_Collection entries_.

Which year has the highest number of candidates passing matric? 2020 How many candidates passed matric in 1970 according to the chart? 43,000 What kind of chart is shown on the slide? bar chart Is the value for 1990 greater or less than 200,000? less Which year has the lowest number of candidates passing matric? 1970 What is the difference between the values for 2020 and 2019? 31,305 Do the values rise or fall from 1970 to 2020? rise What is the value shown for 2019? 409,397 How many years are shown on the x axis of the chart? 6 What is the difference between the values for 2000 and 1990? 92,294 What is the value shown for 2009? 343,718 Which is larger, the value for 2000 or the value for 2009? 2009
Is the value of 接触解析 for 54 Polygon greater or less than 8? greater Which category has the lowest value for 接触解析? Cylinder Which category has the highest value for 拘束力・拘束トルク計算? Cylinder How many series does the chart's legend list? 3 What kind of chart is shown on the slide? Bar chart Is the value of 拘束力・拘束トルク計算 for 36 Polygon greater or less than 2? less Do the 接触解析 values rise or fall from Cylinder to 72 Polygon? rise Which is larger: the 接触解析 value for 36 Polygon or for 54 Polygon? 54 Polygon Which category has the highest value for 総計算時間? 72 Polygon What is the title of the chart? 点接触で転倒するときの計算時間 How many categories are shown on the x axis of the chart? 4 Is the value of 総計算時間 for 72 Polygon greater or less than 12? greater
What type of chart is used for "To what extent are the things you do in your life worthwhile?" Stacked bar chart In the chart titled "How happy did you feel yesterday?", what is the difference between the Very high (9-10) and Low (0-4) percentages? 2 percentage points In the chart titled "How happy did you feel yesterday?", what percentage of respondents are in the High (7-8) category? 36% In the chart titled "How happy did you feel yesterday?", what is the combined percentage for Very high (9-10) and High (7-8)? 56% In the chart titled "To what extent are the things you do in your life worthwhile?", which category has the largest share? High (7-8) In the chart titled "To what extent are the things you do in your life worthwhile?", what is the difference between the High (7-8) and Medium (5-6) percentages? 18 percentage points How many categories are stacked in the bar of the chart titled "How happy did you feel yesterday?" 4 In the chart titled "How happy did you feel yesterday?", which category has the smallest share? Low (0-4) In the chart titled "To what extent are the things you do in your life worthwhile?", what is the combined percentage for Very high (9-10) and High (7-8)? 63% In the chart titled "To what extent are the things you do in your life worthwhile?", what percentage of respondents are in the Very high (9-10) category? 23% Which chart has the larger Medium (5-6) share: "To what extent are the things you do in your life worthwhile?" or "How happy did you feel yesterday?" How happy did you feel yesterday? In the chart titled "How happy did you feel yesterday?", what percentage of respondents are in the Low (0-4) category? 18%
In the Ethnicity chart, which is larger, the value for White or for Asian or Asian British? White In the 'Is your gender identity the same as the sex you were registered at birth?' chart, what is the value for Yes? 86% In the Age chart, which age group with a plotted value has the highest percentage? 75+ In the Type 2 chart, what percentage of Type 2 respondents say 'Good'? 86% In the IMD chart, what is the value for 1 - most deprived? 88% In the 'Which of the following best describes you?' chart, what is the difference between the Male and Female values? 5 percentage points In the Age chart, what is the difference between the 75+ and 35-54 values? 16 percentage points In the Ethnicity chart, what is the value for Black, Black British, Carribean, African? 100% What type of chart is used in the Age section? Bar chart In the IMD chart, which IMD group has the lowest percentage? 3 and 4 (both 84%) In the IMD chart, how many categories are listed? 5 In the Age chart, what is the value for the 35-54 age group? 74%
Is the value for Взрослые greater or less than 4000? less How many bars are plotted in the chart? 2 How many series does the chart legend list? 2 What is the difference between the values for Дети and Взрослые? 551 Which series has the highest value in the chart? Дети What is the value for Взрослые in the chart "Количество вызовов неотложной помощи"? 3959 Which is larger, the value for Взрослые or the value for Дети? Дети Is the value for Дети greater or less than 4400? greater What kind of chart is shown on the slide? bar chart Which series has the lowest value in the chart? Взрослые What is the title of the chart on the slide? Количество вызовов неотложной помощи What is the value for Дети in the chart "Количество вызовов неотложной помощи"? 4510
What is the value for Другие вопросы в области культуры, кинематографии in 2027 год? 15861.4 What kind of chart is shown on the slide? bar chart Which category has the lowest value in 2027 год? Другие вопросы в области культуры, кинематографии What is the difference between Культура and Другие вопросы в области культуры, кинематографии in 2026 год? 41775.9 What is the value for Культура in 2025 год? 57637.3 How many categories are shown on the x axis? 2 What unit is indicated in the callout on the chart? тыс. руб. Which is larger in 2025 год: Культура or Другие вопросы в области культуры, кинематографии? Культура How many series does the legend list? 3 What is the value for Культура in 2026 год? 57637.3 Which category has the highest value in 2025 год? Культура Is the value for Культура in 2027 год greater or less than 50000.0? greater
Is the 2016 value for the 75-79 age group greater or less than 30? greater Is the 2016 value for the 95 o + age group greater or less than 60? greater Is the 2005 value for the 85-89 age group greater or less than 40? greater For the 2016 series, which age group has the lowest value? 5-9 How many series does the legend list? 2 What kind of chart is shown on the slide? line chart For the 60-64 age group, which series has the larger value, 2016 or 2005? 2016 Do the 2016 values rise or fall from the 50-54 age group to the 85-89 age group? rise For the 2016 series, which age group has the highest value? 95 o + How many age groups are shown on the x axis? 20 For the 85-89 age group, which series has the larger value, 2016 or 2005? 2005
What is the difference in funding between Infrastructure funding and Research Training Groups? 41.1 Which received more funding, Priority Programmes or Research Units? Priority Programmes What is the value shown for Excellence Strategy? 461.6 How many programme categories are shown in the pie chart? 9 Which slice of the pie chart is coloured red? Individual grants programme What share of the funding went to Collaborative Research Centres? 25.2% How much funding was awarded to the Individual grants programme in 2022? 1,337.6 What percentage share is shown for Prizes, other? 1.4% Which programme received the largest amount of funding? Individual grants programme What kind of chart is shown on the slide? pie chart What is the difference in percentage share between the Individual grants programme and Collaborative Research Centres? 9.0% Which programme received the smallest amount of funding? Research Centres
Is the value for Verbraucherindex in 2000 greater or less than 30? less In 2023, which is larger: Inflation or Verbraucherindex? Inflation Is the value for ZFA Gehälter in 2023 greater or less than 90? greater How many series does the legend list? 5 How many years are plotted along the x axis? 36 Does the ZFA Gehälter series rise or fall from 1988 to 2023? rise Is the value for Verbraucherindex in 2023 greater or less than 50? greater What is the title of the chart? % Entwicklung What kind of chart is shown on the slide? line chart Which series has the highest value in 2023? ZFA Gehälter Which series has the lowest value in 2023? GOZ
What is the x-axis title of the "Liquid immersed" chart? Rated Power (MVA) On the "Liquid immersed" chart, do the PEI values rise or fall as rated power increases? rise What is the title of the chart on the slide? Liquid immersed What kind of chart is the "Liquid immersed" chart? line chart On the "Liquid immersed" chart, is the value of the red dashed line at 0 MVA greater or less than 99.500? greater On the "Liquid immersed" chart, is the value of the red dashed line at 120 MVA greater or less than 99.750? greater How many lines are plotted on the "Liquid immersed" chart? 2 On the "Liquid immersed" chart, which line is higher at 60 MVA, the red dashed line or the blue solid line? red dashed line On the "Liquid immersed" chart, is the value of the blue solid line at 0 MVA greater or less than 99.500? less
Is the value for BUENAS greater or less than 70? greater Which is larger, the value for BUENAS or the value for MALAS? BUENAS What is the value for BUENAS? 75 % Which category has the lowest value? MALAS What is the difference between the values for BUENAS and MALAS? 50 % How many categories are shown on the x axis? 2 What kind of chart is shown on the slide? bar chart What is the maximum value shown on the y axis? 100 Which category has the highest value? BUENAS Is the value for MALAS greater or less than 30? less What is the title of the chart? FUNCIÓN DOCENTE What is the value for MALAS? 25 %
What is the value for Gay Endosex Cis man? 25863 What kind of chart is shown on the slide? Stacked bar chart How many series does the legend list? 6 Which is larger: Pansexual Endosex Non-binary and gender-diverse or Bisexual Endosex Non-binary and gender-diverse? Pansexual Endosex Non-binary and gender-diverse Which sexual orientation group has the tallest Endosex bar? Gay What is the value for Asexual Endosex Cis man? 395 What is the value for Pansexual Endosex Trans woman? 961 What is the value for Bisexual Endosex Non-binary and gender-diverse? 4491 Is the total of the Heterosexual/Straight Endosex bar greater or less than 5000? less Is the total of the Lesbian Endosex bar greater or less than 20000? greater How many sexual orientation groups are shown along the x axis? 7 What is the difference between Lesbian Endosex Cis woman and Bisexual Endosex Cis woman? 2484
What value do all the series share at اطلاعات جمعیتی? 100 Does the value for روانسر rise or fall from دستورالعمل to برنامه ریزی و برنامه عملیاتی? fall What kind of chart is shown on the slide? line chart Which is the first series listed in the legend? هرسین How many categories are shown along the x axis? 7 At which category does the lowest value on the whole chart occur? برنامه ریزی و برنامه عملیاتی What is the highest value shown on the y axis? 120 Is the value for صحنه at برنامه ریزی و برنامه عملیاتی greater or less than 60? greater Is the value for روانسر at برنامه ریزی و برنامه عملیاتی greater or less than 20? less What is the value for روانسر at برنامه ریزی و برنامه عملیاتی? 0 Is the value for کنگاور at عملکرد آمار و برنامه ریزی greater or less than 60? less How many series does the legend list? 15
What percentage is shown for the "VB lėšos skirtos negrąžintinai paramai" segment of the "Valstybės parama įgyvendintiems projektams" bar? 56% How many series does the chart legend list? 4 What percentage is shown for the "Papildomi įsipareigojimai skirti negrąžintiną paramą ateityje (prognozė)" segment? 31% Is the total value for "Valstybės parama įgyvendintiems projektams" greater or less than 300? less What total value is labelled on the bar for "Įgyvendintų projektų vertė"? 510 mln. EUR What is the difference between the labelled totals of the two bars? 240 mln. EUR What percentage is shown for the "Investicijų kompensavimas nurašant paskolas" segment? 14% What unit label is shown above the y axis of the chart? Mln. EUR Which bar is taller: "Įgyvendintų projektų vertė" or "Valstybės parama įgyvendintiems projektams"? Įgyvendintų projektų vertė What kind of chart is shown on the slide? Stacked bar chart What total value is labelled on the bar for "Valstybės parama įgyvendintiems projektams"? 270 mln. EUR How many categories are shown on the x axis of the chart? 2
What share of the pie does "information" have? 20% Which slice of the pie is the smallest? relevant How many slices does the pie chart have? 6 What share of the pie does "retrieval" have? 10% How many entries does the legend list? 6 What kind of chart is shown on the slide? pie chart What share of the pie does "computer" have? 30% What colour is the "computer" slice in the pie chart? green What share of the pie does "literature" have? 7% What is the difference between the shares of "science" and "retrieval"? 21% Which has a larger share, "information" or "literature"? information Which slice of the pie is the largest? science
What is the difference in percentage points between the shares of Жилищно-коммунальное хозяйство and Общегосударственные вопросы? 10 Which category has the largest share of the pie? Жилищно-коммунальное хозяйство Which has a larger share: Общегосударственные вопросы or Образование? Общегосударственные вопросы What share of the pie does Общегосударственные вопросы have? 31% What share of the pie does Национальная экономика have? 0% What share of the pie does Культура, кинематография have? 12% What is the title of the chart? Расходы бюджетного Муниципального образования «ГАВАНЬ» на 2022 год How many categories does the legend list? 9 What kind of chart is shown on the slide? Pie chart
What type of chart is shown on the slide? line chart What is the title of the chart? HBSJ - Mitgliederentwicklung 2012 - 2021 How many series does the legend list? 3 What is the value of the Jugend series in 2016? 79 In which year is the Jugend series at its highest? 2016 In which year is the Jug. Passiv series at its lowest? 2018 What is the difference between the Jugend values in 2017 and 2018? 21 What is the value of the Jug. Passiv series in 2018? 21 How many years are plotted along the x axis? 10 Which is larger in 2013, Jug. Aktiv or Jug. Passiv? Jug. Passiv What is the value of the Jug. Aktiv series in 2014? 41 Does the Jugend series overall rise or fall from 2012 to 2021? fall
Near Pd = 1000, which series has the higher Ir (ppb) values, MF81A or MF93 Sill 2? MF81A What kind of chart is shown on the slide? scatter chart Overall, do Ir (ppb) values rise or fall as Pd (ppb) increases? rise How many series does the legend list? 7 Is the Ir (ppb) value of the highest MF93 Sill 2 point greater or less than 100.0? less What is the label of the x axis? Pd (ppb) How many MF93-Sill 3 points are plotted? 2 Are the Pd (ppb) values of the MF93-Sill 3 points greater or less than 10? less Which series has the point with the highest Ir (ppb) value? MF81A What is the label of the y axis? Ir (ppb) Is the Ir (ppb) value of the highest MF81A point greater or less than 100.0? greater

_TASK STATEMENT_. Reproduce the data verbatim from its first line through the line containing "Is the value of 接触解析", including both.

_ANSWER TO THIS PROBLEM_.
Which year has the highest number of candidates passing matric? 2020 How many candidates passed matric in 1970 according to the chart? 43,000 What kind of chart is shown on the slide? bar chart Is the value for 1990 greater or less than 200,000? less Which year has the lowest number of candidates passing matric? 1970 What is the difference between the values for 2020 and 2019? 31,305 Do the values rise or fall from 1970 to 2020? rise What is the value shown for 2019? 409,397 How many years are shown on the x axis of the chart? 6 What is the difference between the values for 2000 and 1990? 92,294 What is the value shown for 2009? 343,718 Which is larger, the value for 2000 or the value for 2009? 2009
Is the value of 接触解析 for 54 Polygon greater or less than 8? greater Which category has the lowest value for 接触解析? Cylinder Which category has the highest value for 拘束力・拘束トルク計算? Cylinder How many series does the chart's legend list? 3 What kind of chart is shown on the slide? Bar chart Is the value of 拘束力・拘束トルク計算 for 36 Polygon greater or less than 2? less Do the 接触解析 values rise or fall from Cylinder to 72 Polygon? rise Which is larger: the 接触解析 value for 36 Polygon or for 54 Polygon? 54 Polygon Which category has the highest value for 総計算時間? 72 Polygon What is the title of the chart? 点接触で転倒するときの計算時間 How many categories are shown on the x axis of the chart? 4 Is the value of 総計算時間 for 72 Polygon greater or less than 12? greater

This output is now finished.